“You don’t love me, then?”
“No; how could I? I could only love mummy, really. Oh, there it is again! You’re still crying, you know.”
“Yes; I know I am.”
“I suppose you wouldn’t come into bed and cry—it’s much warmer.”
A sob broke in Sally’s throat.
Here now it had come—so soon as this—the fulfilment of Janet’s prophecy. The curse of Eve was no mystery to her now. She knew. She knew what life lacked.
“No; you must go to sleep now, Maurie,” she said thickly. “You must go to sleep now. You mustn’t cry any more.”
“Very well, then,” he said resignedly. “You must promise you won’t too.”
“I promise I won’t. Good night.”
And so, to keep her promise, lest he should hear as she had heard, she lay on her bed and buried her face in the pillow. But she cried.
CHAPTER II
That night began their friendship. In that night was sown the seed of the new idea in her mind, which neither the wild passion of her love for Traill, nor all the stern preaching of Janet’s philosophy had caused to take root before. A child—she knew that now—a child would save her. A child would make this life of hers worth while. And, having none, she set her heart, as you set a lure with cunning hands, to win the love of little Maurice Priestly.

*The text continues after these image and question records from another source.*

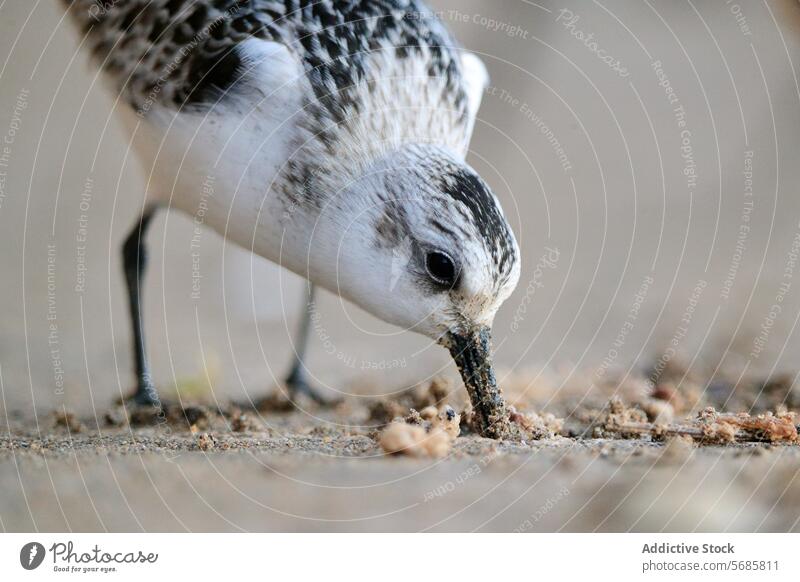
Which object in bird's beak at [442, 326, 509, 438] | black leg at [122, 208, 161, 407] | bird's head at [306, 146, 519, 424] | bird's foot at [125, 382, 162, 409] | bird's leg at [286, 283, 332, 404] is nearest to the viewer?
bird's head at [306, 146, 519, 424]

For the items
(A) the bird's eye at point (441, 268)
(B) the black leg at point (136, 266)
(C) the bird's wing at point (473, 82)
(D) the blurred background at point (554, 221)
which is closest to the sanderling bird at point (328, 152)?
(A) the bird's eye at point (441, 268)

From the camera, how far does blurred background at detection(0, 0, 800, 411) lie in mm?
2021

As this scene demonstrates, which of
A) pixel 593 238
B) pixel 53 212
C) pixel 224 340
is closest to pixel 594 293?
pixel 593 238

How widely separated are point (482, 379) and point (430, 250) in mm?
320

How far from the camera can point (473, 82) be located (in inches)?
80.4

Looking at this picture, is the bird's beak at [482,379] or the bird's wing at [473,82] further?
the bird's wing at [473,82]

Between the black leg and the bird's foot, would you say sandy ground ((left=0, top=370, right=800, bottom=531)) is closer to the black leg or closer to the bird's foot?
the bird's foot

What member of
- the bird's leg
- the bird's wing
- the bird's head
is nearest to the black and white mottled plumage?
the bird's head

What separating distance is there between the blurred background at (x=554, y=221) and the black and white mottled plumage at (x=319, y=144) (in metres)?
0.27

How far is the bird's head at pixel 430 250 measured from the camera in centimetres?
158

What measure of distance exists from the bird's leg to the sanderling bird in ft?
1.45

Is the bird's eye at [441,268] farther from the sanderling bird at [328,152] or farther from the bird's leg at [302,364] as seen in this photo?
the bird's leg at [302,364]

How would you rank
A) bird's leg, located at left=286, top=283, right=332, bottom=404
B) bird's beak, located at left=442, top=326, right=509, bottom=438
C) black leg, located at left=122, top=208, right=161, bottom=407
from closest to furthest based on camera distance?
bird's beak, located at left=442, top=326, right=509, bottom=438 → black leg, located at left=122, top=208, right=161, bottom=407 → bird's leg, located at left=286, top=283, right=332, bottom=404

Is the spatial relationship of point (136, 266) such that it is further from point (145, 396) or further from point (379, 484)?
point (379, 484)
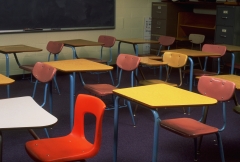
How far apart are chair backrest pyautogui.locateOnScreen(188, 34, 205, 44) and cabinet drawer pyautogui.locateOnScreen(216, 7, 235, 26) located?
0.51 m

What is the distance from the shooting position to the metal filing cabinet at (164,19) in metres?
7.82

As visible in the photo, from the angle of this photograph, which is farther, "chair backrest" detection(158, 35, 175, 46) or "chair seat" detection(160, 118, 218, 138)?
"chair backrest" detection(158, 35, 175, 46)

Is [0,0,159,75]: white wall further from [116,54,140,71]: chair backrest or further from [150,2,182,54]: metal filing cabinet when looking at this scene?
[116,54,140,71]: chair backrest

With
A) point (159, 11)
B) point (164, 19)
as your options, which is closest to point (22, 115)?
point (164, 19)

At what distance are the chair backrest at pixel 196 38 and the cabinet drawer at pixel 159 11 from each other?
26.9 inches

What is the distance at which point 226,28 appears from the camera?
6988 mm

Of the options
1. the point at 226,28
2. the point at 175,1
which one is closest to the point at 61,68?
the point at 226,28

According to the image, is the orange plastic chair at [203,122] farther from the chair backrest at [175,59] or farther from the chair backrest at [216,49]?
the chair backrest at [216,49]

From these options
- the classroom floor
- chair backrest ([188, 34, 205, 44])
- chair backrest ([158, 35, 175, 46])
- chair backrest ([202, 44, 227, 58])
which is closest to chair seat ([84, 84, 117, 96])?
the classroom floor

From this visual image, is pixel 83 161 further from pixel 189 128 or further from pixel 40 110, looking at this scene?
pixel 189 128

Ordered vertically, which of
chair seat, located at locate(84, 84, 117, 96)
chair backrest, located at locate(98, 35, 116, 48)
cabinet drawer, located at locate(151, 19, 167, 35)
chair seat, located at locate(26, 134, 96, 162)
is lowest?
chair seat, located at locate(84, 84, 117, 96)

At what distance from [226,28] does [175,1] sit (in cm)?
137

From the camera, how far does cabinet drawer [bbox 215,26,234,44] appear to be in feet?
22.8

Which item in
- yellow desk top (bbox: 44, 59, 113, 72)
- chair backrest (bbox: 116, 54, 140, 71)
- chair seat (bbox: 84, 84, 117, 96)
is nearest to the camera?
yellow desk top (bbox: 44, 59, 113, 72)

At the age of six, a boy-child is constituted of impressions—soft wax to the working of any fingers that touch his heart. In their ramblings together, through the orchards where the ripening apples turned up their bonny faces, peering through the leaves to find the sun; up the side of the hills, exploring the hidden dangers of the hollow chalk-pits—climbing always to see what the world looked like on the other side—they came to know each other; Sally to know all his little faults, sometimes of pride, sometimes of lovable boastfulness; he to know that her heart was aching—aching for something—something that he could not comprehend. But fancy wove the story for him. He must have a story with which to realize that her heart really was aching.
“If there’s no story,” he said, “I shan’t really believe you’re sad.”

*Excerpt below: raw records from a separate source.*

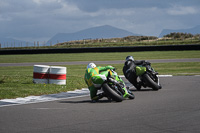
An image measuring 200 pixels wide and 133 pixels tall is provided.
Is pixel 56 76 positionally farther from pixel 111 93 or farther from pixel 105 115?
pixel 105 115

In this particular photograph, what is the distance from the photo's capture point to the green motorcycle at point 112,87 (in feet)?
34.7

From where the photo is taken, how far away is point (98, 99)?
1112cm

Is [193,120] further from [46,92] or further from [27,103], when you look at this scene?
[46,92]

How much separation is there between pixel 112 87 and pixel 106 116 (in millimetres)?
2502

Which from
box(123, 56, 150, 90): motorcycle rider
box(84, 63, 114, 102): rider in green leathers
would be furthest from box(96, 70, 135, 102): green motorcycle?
box(123, 56, 150, 90): motorcycle rider

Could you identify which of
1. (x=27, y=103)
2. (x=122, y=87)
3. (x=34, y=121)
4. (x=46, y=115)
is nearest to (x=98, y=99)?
(x=122, y=87)

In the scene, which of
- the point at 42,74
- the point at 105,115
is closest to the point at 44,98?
the point at 42,74

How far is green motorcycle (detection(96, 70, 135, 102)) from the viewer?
10562 millimetres

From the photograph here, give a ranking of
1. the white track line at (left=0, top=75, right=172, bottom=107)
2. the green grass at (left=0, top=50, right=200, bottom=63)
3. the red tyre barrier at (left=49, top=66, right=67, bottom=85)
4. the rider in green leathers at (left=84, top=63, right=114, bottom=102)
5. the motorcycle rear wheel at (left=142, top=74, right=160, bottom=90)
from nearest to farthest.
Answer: the rider in green leathers at (left=84, top=63, right=114, bottom=102) < the white track line at (left=0, top=75, right=172, bottom=107) < the motorcycle rear wheel at (left=142, top=74, right=160, bottom=90) < the red tyre barrier at (left=49, top=66, right=67, bottom=85) < the green grass at (left=0, top=50, right=200, bottom=63)

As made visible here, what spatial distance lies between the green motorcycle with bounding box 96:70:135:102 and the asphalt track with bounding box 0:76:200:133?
23 centimetres

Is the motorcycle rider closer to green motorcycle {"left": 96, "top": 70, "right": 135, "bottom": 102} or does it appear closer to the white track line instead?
the white track line

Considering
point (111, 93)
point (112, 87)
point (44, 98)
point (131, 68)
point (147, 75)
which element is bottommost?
point (44, 98)

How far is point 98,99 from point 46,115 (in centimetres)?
272

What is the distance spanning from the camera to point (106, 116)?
8344 mm
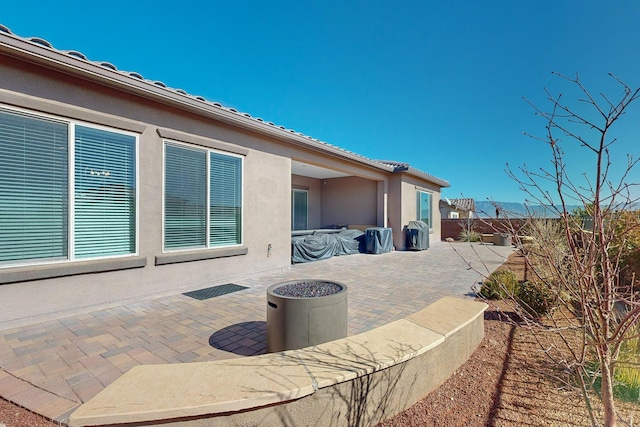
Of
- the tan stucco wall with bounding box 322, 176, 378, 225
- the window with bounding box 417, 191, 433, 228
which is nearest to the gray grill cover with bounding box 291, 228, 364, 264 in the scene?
the tan stucco wall with bounding box 322, 176, 378, 225

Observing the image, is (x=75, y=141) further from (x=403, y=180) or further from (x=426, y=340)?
(x=403, y=180)

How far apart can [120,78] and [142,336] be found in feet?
13.3

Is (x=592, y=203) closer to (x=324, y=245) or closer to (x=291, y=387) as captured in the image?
(x=291, y=387)

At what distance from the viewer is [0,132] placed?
374cm

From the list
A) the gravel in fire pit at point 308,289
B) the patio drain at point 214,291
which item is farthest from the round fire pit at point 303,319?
the patio drain at point 214,291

So they sat on the side of the hills, looking out over the head of the tired old man—the little town of Cailsham—and seeing with their eyes what the tired old man saw all day long—the abundant garden of England. There Maurice told her the story of her misery, in which fairies and goblins and giants and witches moved in quick and sudden passage across the vistas of his vivid imagination.
“And that’s why you’re sad,” he said at its conclusion. “If only the prince had not done what the witch told him, you’d have been perfectly happy, wouldn’t you?”
Sally put her arm round his neck, lifted the soft, smooth little face to hers, and kissed it.
“Yes, that’s why,” she said gently; “but you must never tell any one.”